Après quelques mois et la fin de ses droits, Pierre commence à ne plus payer son loyer, pas plus qu’il ne peut verser la pension que la justice a mis à sa charge pour l’éducation de ses enfants. Ce qui devait arriver arrive, Pierre fait connaissance avec cette corporation souvent méprisée des huissiers de justice dont l’un des représentants l’expulse sans ménagement de son logement.
Pierre découvre la rue. Elle devient pour ainsi dire son unique horizon, et chemin faisant, Pierre va de découverte en découverte. Ainsi, avec un RSA, on ne va pas bien loin constate t’il presque instantanément. Pour se loger, se nourrir décemment, et pour peu que l’alcool entre dans un quotidien bien sombre pour oublier quelque peu son sort dans des brumes éthyliques, on ne joint que très occasionnellement les deux bouts.

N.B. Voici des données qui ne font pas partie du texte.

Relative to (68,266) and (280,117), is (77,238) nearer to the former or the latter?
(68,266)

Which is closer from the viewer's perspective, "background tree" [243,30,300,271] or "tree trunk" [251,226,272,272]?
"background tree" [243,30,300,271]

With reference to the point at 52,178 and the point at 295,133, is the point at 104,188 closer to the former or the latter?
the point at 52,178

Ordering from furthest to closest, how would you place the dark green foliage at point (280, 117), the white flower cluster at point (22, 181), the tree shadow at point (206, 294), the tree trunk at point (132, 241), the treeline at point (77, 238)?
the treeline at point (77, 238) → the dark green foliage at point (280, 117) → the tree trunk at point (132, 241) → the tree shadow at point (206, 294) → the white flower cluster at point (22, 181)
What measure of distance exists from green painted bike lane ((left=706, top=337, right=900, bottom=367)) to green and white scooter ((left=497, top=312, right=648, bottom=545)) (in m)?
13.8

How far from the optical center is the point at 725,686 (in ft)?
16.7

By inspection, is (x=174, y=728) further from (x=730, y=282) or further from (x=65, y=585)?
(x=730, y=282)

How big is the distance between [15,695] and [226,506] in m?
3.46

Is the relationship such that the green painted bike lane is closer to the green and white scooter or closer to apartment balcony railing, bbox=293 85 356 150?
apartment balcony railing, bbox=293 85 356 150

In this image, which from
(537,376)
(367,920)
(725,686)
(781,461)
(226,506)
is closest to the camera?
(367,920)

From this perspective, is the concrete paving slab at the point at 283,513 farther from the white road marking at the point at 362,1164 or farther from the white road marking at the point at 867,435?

Pris de court, Pierre s’installe sur la place Henri Barbusse. A peu de choses près au même endroit que le prénommé Eric, dont personne ne se souvient au demeurant. Pierre lui ressemble étrangement désormais… Eric, Pierre, en guenille, le prénom s’efface, seul le surnom compte : il est devenu le clodo de la place Henri Barbusse…
Chaque jour ouvré, après avoir garé sa voiture dans la rue de la République, Christine emprunte la place Henri Barbusse pour se rendre à son bureau. Chaque jour, un individu à l’apparence débraillé, à la barbe sale et se faisant prénommé Pierre l’apostrophe pour lui demander une pièce, un sandwich, un ticket restaurant, non sans l’avoir préalablement salué et souhaité une bonne journée. Christine répond toujours par un sourire, parfois par une pièce, plus rarement par un ticket restaurant.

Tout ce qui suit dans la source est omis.